Uno de los principales aspectos que destaca Cordero es el abordaje de las necesidades de distintas comunidades, con un enfoque interdisciplinario, pues algunos TCU incluyen la participación de hasta 10 o 11 disciplinas.

En todo el país

Los trabajos comunales universitarios se desarrollan en los 82 cantones del país y llega a las poblaciones con más necesidades.
 
La mayoría se han creado en la sede central, Rodrigo Facio, en San José, y de ahí se movilizan a cientos de comunidades donde atienden distintas situaciones que enfrentan para mejorar su calidad de vida.
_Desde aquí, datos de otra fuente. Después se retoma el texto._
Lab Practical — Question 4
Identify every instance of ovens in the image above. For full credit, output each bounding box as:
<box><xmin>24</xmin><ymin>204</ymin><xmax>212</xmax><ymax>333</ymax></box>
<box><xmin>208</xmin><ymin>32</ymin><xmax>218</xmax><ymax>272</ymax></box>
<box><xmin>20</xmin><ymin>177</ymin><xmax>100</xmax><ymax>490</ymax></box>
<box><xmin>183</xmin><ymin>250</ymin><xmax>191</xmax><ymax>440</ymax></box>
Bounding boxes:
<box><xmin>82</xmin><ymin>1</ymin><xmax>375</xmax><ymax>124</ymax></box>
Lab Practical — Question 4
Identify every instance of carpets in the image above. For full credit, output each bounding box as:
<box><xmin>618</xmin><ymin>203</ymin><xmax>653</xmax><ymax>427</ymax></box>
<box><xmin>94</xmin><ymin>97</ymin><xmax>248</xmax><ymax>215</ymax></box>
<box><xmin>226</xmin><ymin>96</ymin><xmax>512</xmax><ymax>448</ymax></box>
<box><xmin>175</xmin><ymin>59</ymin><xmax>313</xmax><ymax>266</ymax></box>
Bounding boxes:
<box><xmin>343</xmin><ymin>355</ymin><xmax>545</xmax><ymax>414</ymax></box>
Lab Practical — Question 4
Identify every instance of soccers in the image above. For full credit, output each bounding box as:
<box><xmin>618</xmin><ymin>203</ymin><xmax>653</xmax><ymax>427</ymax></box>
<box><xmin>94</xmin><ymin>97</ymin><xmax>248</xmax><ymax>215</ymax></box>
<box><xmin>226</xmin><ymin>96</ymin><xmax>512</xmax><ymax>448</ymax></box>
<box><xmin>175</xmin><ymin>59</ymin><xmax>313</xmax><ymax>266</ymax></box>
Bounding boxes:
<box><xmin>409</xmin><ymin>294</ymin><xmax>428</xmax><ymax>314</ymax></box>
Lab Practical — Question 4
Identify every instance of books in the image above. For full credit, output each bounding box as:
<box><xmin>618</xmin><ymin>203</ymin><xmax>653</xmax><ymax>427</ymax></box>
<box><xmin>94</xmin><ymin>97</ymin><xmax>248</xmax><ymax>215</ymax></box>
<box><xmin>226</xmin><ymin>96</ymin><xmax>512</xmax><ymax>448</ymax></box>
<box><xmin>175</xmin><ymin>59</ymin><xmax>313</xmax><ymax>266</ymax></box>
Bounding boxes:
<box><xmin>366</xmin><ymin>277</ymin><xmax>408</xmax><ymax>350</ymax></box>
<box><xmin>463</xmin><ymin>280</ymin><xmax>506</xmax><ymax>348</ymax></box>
También, hay otros TCU que se desarrollan desde las sedes y recintos de la Institución.
 
En ese sentido, la Sede de Occidente tiene inscritos 16 proyectos; las del Pacífico, Guanacaste y el Caribe, seis cada una; el Recinto de Golfito, dos; la Sede del Atlántico, cinco, y los Recintos de Guápiles y Paraíso dos cada uno.
 
Como ejemplo del aporte de los trabajos comunales a la sociedad, están los que se realizan con poblaciones indígenas, hay uno que atiende necesidades de los malecus y de los bribris, así como los del Térraba, donde se está recuperando en enciclopedias y diccionarios todos los aspectos de la cultura de este pueblo.
 
Además, hay otro también sobre pueblos y territorios indígenas mediante el cual se le brinda tutorías y acompañamiento académico a los niños de comunidades como Alto Comte, Amubri, Telire, Ujarrás, Térraba y Rey Curré, entre otros pueblos. Igualmente, se brinda apoyo a los indígenas ngöbe y cabécar en Casona (Coto Brus) y Fila de Carbón (Talamanca). En algunos de estos lugares incluso hay que desplazarse varios días en vehículo y a pie por la dificultad de los caminos.
 
De esta manera, la Universidad de Costa Rica se proyecta a las comunidades con mayores necesidades en el país. El objetivo es brindarles conocimiento y acompañamiento en el desarrollo de proyectos que mejoren su calidad de vida, en una gran cantidad de áreas como salud, educación, psicología, legal, cultural y artística, entre muchas más.